Criticized assets are further assessed based on trends, expressed as
percentages, relative to delinquency, risk rating and nonaccrual, by credit
product.
The
historical loss components of the allowance for commercial and industrial loans
and commercial real estate loans (collectively “commercial loans”) are based
principally on current risk ratings, historical loss rates adjusted, by
adjusting the risk window, to reflect current events and conditions, as well
as
analyses of other factors that may have affected the collectibility of loans.
All commercial loans with an outstanding balance over $500,000 are subject
to
review on an annual basis. Samples of commercial loans with a “pass” rating are
individually reviewed annually. Commercial loans that management determines
to
be potential problem loans are individually reviewed at a minimum annually.
The
review is accomplished via Watchlist Memorandum, and is designed to determine
whether such loans are individually impaired, with impairment measured by
reference to the collateral coverage and/or debt service coverage. Consumer
credit and residential real estate reviews are limited to those loans reflecting
delinquent payment status. Homogeneous loan pools, including consumer and 1-4
family residential mortgages are not subject to individual review but are
evaluated utilizing risk factors such as concentration of one borrower group.

**THE TASK**
From the loan review passage above, list the three things relative to which trends are measured when criticized assets are further assessed.

**INPUT DATA**
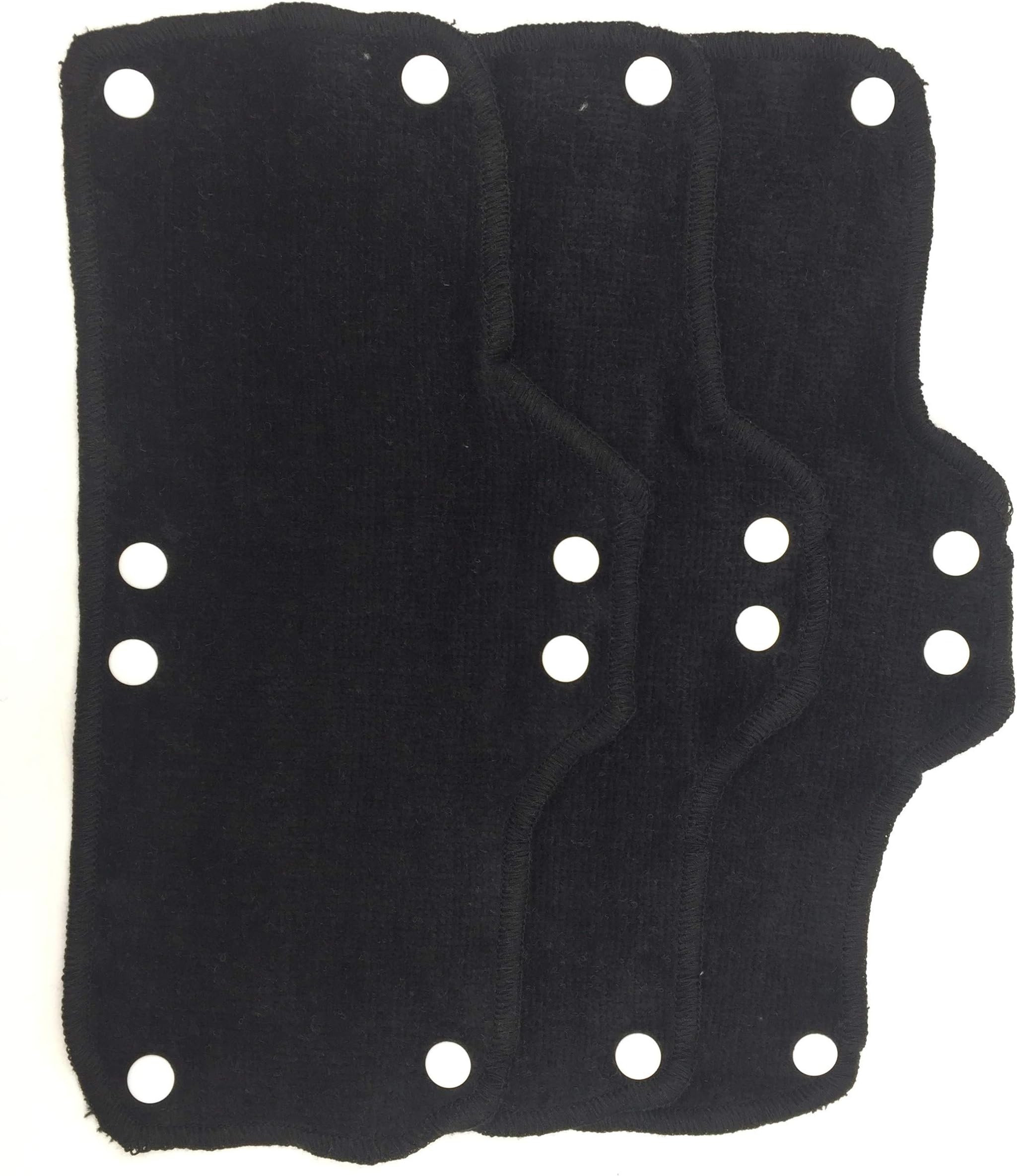 Black Sweatband for Hard Hat Washable Velvet Terry Cotton Hard Hat Liner NAEE snap on (3)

**RESULT OF THE EXERCISE**
- Delinquency
- Risk rating
- Nonaccrual